→ **To do**
A: From the FreeBSD upgrade thread, quote everything from "Going from 12-STABLE" down to "obsigna (Apr 8, 2022)".
B: Summarize the FreeBSD upgrade thread in two sentences.

→ **Quoted passage**
I wanted to do 2x things basically:

1. Switch from STABLE to RELEASE first
2. Upgrade from 12.2 to the latest v13-RELEASE

And hopefully find some easy way of upgrading OS going forward.
Can I ask how this can be achieved?

--
Best regards
macosxgeek


----------



## SirDice (Apr 8, 2022)

macosxgeek said:


> 1. Switch from STABLE to RELEASE first
> 2. Upgrade from 12.2 to the latest v13-RELEASE


Going from 12-STABLE to 13.0-RELEASE is doable, I've done similar switches in the past. But you will have to build(7) from source. Switch your source to the releng/13.0 branch (it should be on stable/12 now). Make sure /etc/make.conf and/or /etc/src.conf don't have any customization, you want to build and install a "full" world, preferably also with a GENERIC kernel. Once you have built and installed releng/13.0 from source you can use freebsd-update(8) from that point onward. Wait for the release of 13.1-RELEASE, then use freebsd-update(8) to upgrade from 13.0-RELEASE to 13.1-RELEASE.


----------



## obsigna (Apr 8, 2022)

→ **Listed entries**
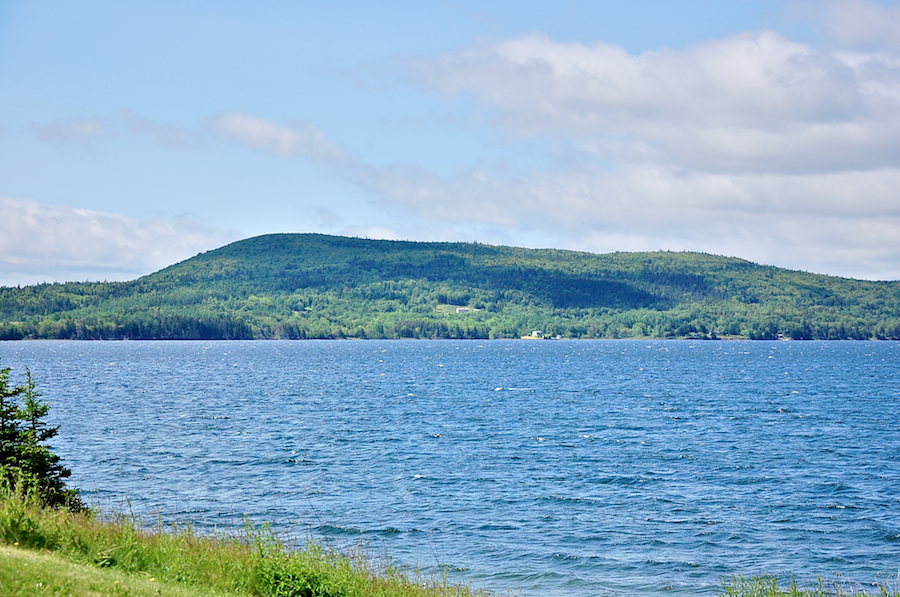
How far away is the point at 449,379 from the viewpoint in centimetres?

* * *

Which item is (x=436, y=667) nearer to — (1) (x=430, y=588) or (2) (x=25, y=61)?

→ **Final results**
A:
Going from 12-STABLE to 13.0-RELEASE is doable, I've done similar switches in the past. But you will have to build(7) from source. Switch your source to the releng/13.0 branch (it should be on stable/12 now). Make sure /etc/make.conf and/or /etc/src.conf don't have any customization, you want to build and install a "full" world, preferably also with a GENERIC kernel. Once you have built and installed releng/13.0 from source you can use freebsd-update(8) from that point onward. Wait for the release of 13.1-RELEASE, then use freebsd-update(8) to upgrade from 13.0-RELEASE to 13.1-RELEASE.


----------



## obsigna (Apr 8, 2022)

B: A forum user asks how to switch from STABLE to RELEASE, upgrade from 12.2 to the latest 13 release, and find an easy way to upgrade the OS going forward. SirDice replies that moving from 12-STABLE to 13.0-RELEASE requires building from source on the releng/13.0 branch, with no customization in /etc/make.conf or /etc/src.conf and preferably a GENERIC kernel, after which freebsd-update(8) can be used, including for the later upgrade to 13.1-RELEASE.